Enhance security monitoring, SIEM coverage, and operational resilience through advanced monitoring, logging, incident response, and security testing in alignment with regulatory and business requirements.

Key Responsibilities:

• Review and improve the Bank’s security monitoring framework, ensuring coverage of all relevant assets and technologies.

• Define and manage logging requirements, SIEM coverage, and use case development/maintenance (including insider threat detection).

• Implement processes for use case lifecycle: approval, testing, documentation, and periodic review.

• Strengthen SIEM resilience, including RPO/RTO documentation and coverage reconciliation.

• Oversee and execute vulnerability assessments, penetration testing, and Digital Operational Resilience (DORA) testing.

• Define and implement risk-based testing calendars, test scripts, and playbooks.

• Ensure proper classification, follow-up, and remediation of security incidents and test findings.

• Develop and report security metrics, KPIs, and dashboards for management.

• Collaborate with IT, business, and third-party providers to enhance monitoring and testing capabilities.

Required Skills & Experience:

• 5+ years in security operations (SOC), SIEM management, and security testing (pen-testing, DORA).
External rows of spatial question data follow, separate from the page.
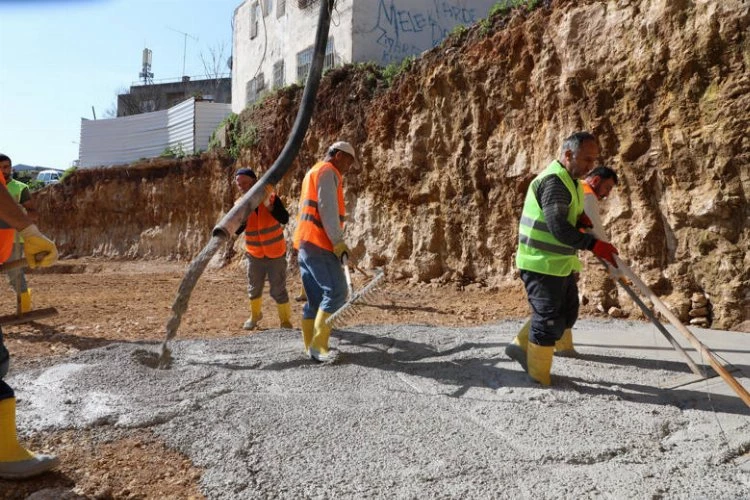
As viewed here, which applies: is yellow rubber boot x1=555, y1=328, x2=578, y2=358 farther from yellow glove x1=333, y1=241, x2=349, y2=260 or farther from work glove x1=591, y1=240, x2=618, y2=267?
yellow glove x1=333, y1=241, x2=349, y2=260

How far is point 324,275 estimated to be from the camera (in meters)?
4.25

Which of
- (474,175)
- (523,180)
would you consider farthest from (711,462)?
(474,175)

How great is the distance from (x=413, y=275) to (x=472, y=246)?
1358 mm

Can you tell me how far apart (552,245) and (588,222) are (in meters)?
0.33

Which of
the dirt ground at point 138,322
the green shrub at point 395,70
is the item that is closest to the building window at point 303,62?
the green shrub at point 395,70

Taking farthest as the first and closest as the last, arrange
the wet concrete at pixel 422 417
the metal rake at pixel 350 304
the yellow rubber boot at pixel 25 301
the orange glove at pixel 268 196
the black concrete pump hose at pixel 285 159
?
the yellow rubber boot at pixel 25 301 < the orange glove at pixel 268 196 < the black concrete pump hose at pixel 285 159 < the metal rake at pixel 350 304 < the wet concrete at pixel 422 417

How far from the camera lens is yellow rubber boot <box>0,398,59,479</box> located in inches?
96.5

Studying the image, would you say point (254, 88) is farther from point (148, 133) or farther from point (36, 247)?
point (36, 247)

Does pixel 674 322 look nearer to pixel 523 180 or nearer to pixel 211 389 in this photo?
pixel 211 389

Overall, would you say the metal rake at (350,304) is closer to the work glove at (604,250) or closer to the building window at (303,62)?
the work glove at (604,250)

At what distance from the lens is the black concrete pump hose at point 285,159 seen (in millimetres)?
4605

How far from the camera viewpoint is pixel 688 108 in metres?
5.93

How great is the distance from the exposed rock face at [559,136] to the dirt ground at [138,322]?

• Hands-on experience with SIEM platforms, log management, and use case development (Splunk, QRadar, etc.).

• Strong background in security incident response and playbook development.

• Experience with automated security controls, network detection and response (NDR), behavioral analytics, and test execution.
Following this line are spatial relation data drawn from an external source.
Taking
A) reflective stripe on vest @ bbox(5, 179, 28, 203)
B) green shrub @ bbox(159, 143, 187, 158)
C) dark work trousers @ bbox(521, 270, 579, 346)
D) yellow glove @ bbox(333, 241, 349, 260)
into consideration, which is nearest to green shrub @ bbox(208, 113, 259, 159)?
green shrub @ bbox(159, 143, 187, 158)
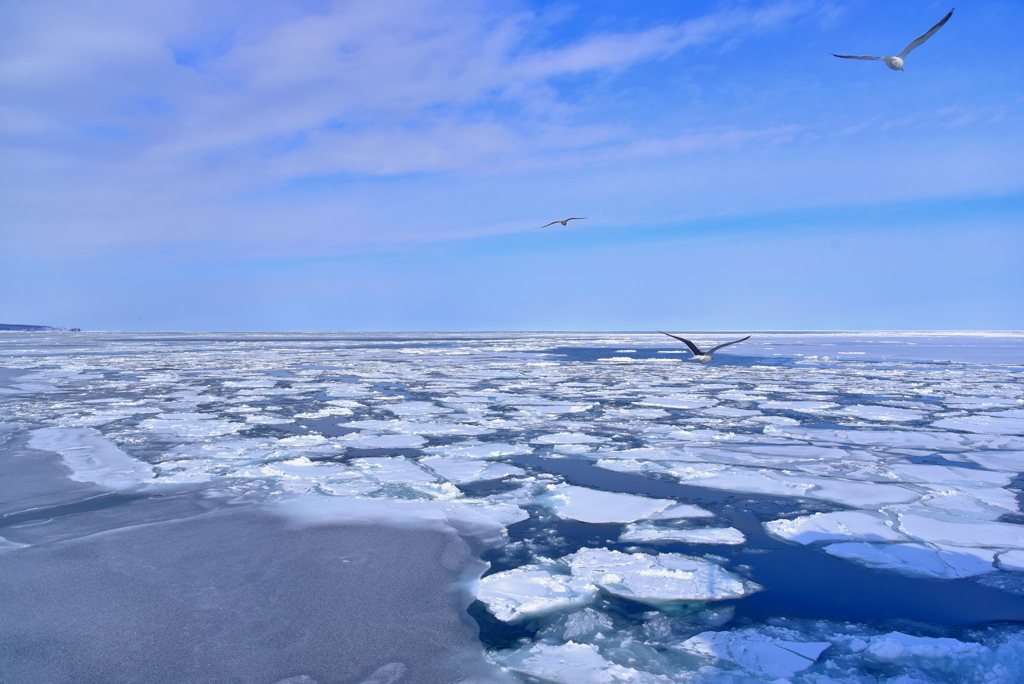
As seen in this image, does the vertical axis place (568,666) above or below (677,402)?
below

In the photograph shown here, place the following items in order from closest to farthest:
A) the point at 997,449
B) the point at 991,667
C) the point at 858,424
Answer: the point at 991,667
the point at 997,449
the point at 858,424

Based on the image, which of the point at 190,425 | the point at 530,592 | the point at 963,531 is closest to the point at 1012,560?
the point at 963,531

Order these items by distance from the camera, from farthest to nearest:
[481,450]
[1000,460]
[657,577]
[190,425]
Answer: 1. [190,425]
2. [481,450]
3. [1000,460]
4. [657,577]

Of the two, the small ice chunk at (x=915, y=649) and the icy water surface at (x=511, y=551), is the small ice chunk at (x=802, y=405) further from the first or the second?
the small ice chunk at (x=915, y=649)

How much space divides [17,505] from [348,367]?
1101 centimetres

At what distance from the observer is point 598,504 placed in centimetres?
354

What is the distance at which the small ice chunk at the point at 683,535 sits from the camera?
2969 millimetres

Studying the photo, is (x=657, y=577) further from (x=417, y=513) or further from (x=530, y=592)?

• Excellent analytical, problem-solving, and reporting skills.

• Fluent in French and English.

• University degree in Computer Science, Information Security, or related field.

• Relevant certifications are a plus (CISSP, CISM, CISA, GIAC, ISO 27001 Lead Implementer/Auditor, etc.).

• Capable of working autonomously, proactive, and results-oriented.

• Strong documentation, communication, and stakeholder engagement skills.

• Proven experience working in regulated (preferably financial) environments and with third-party providers.

• Able to prioritize, manage multiple projects, and deliver results under pressure.